-   А монахи? – неуверенно протянул Миша. – А, извините за настырность, наш Спаситель?

-   Монашество это больше лечение самоё себя, а затем уже земных язв. Духовных, да и физических, - шумно выдохнул из себя шеф. – Это я тебе со всей ответственностью заявляю. В1940-м мне довелось жить с неделю, в феврале, в Сергиево-Троицкой лавре. Вместе с послушниками в одной келье. В то время партия уже окончательно повернула на путь возрождения православной церкви. Гонения почти прекратились. Восстанавливались монастыри и церкви. Уже Сталин на одном из заседаний Политбюро открыто заявил: а не пора ли нам, товарищи, ввести патриарха? Без патриарха, знаете ли… Так вот, я наблюдался в лавре нашими спецами и там, и в Главном управлении политпропаганды.  Происходил большой отбор или отсев. Ну, как в Евангелии: зёрна отделялись от плевелов, чтобы последние… Иными словами, надо было доказать, что я это я. То бишь уцелевшее зёрнышко, которое даст свои ростки, побеги… Всяких там людей я видел. Особенно поразил меня старец Зосима. Сам сухонький, бородка как лунь, а глаза живые. Синие и пронзительные. Такой человек… - шеф в лёгком волнении заходил взад-вперёд. – Иной раз спускается во внутренний дворик, где его дожидаются прихожане, что за помощью пришли. Подойдёт к такой группе. Посмотрит и люди без слов всё понимают. Становится легче, и они уходят. Знают, что им делать, чтобы себя спасти и своих родных, близких. Одна женщина к нему ходила, колдовка. Наводила порчу на невестку и сына, потому что первую не принимала. Достала её под конец её же нечистая сила. Но… - шеф легко усмехнулся. Размял большие, пригожие руки: - Она вознамерилась её на святого старца скинуть. Навесить, так сказать, своих собак. Пришла такой тихой сапой. Завернувшись в пёстрый платочек, с заплаканными глазками. Всё причитала: меня дома забижают, мол, жизни от них, охальников, немае. Один раз пришла, другой. Отец Зосима будто её нарочно не замечает. В упор не видит. Затем… Рухнула она ему в ножки: «Прости меня отче  за мои грехи смертные! До гроба буду каяться». Губами его руку ловит, пальцами хватает. А он мягко так свою руку из её пальцев высвобождает. И говорит с улыбкой: «Сестра моя!
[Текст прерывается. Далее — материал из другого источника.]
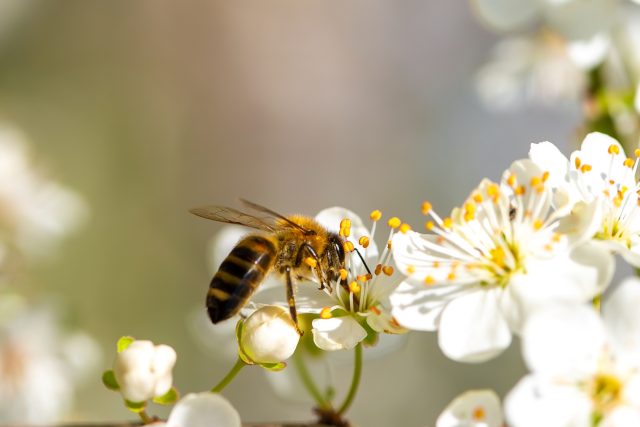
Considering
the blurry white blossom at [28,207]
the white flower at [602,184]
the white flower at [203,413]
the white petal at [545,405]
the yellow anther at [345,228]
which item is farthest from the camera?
the blurry white blossom at [28,207]

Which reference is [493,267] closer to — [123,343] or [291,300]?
[291,300]

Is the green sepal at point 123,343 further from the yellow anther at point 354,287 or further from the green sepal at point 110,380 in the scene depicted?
the yellow anther at point 354,287

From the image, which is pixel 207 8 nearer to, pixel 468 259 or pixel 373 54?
pixel 373 54

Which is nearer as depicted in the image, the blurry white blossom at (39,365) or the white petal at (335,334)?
the white petal at (335,334)

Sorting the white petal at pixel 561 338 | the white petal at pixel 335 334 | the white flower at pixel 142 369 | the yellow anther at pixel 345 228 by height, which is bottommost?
the white flower at pixel 142 369

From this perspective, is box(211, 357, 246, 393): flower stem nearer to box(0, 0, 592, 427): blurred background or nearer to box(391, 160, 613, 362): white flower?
box(391, 160, 613, 362): white flower

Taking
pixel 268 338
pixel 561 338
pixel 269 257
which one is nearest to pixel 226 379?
pixel 268 338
Ты кусок масла вчера, прейдя вечером, на блюдце  увидала у себя на кухне?   Удивлена, поди, была, откуда оно взялось?» Та заохала, заахала. Слезами обливаться перестала. Но испугалась пуще прежнего. Вскочила и убежала. Он же её следом перекрестил и молвил: «Братья и сестры! Сам я грешник и охальник великий».

-   Понятно, - кивнул Михаил. – Он колдовство её сокровенное увидал, в котором она и в мыслях боялась себе признаться. Гостинчик от нечисти… Избавиться от него следовало ей, чтобы снять с себя проклятие и встать на путь искупления.
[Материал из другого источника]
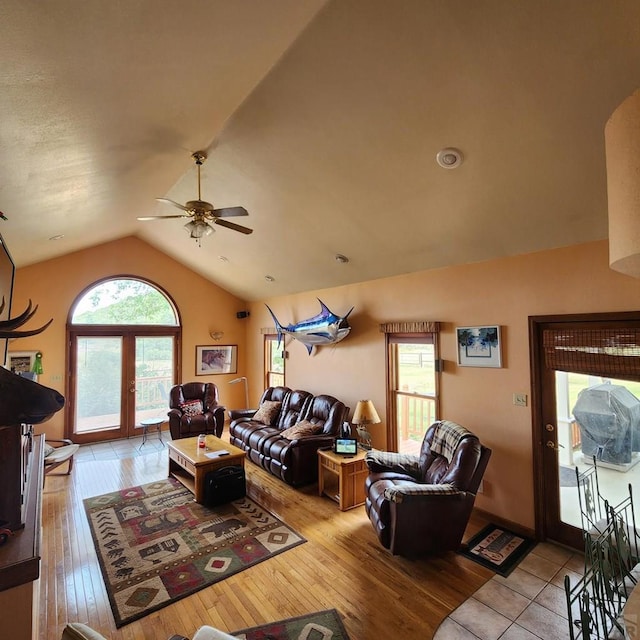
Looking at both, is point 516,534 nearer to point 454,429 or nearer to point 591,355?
point 454,429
-   Так да не так. Не только это, сыне. Он себя с ней, особой этой греховной, чуть ли не в один ряд ставил. Сравнивал… в мыслях, как говорится, чего не попустишь? Кроме всего, всё старцы святые так же о себе мыслили. Писали и говорили пастве. Грешниками себя великими полагали.

   В ту же минуту на выключенном телемониторе пульта охраны замигала красная лампочка. Александр Андреевич немедленно включил его. В тесной комнатушке КПП двое охранников, один спиной, а другой ликом к пульту, подавали в разные стороны почти одинаковые знаки. Шеф переключился на пульт видеонаблюдения двора. Там стояла чёрная «десятка» начальника отдела «собственников». В ту же секунду по бетонному покрытию бункера, где стояла пронзительная тишина, застучали поразительно-знакомые, торопливые шаги. Кто-то бежал, почти летел…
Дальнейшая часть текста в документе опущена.